The progress of humanity is measured by how well it sees that the books were all inspired by the same god. Or by how well humanity finds the deep insight to find the pigs in their own lives. And maybe there is meaning behind the act of caring about trichinosis.
The stories grow in meaning as humanity ages and human minds expand to see an ever growing meaning in the stories. Would God write a book whose meaning was static? Would God write a book with just one meaning or would God write a book whose meaning grew with the growing experience of successive generations? Maybe God planned for a new edition every so often.
Would God intend the story of Cain and Abel to have the same meaning ten thousand years ago as it does today? Would God intend the meaning of “brother” to mean the same now as it did ten thousand years ago? Would God be so ordinary? Maybe there is lesson in the fact that there are four Gospels and not one.


The mystery of The Bible is how it is ever changing, how each reader reads their own Bible. Surely God meant it to be that way. God knows what humanity is like and wrote The Book for them. Is God’s point in inspiring The Bible to lead to conflict or to accommodation.

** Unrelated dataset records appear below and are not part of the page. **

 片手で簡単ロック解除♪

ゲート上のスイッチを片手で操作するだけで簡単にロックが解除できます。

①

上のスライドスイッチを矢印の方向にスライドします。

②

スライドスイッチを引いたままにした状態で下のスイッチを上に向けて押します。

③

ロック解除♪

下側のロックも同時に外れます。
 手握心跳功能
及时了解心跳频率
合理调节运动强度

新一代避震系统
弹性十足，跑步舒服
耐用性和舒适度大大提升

There is a concept of consolidation of information which was told to me by a student. The idea is that when you first look at bits of information, each bit is a separate instance. When I start teaching max/min problems the student sees a separate instance in each problem that I put on the board. Each step in working the problem is a separate instance. But I see max/min problems as a single instance. From my point of view, I’m working the same problem over and over. The student sees ideas flying at him thick and fast, I see throwing only one idea.
After continued study calculus becomes a single instance of one idea. The single idea carries all the information.

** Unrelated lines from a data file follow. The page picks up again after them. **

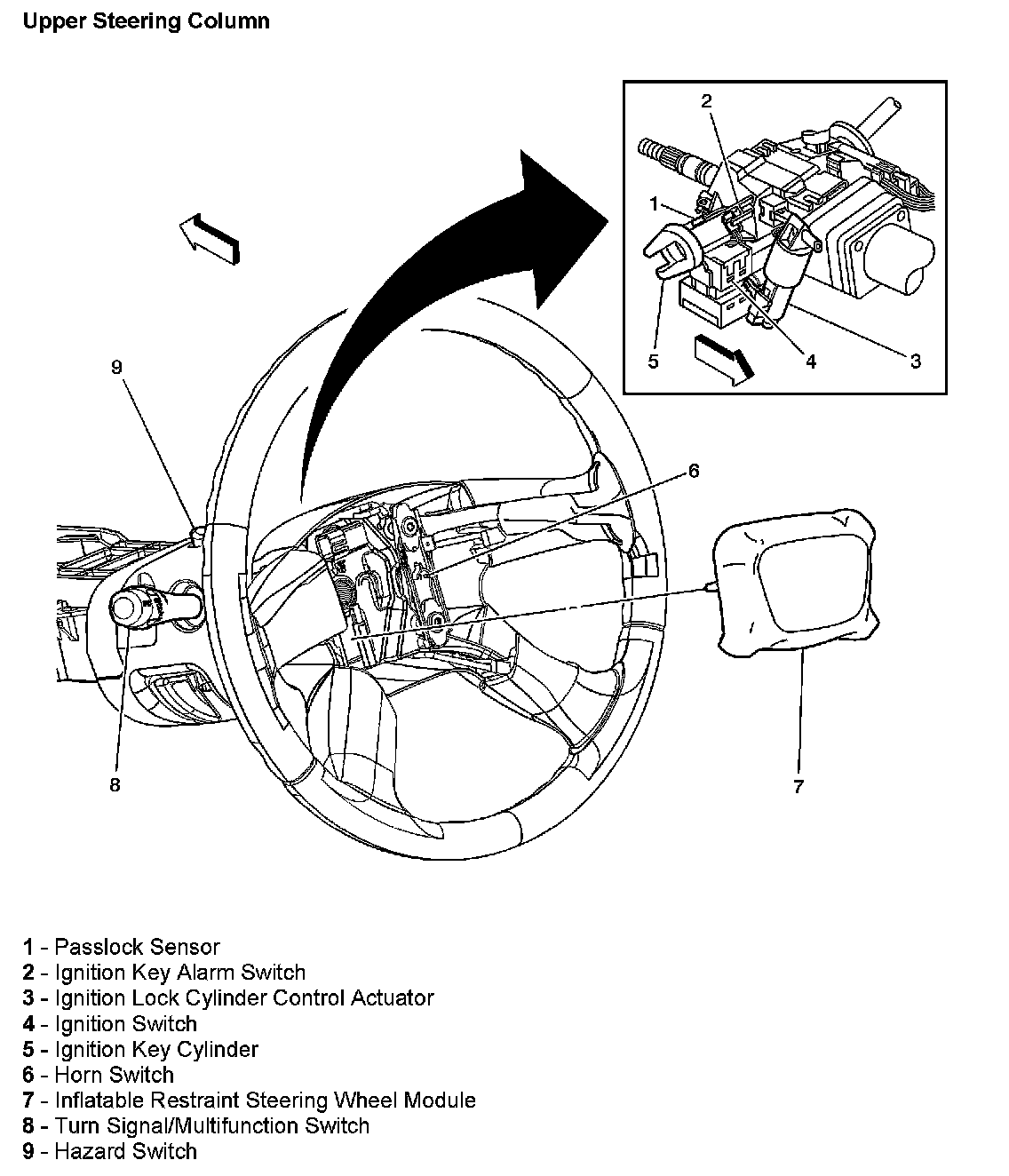 Upper Steering Column

2
1
5
4
3
9
6
8
7

1 - Passlock Sensor
2 - Ignition Key Alarm Switch
3 - Ignition Lock Cylinder Control Actuator
4 - Ignition Switch
5 - Ignition Key Cylinder
6 - Horn Switch
7 - Inflatable Restraint Steering Wheel Module
8 - Turn Signal/Multifunction Switch
9 - Hazard Switch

My friend said that God was that entity that had consolidated everything, the universe into one instance.
It is possible that the consolidation of The Bible into one instance is the path to understanding life. It is possible that that “instance” holds the meaning of it all.
With this possibility at hand, I wonder why sacred writings are read to find differences and not commonalities. Why are the scriptures read in such a way as to ensure perpetual conflict?
Well, The Bible points out that humans are an unruly bunch and not all that quick to learn.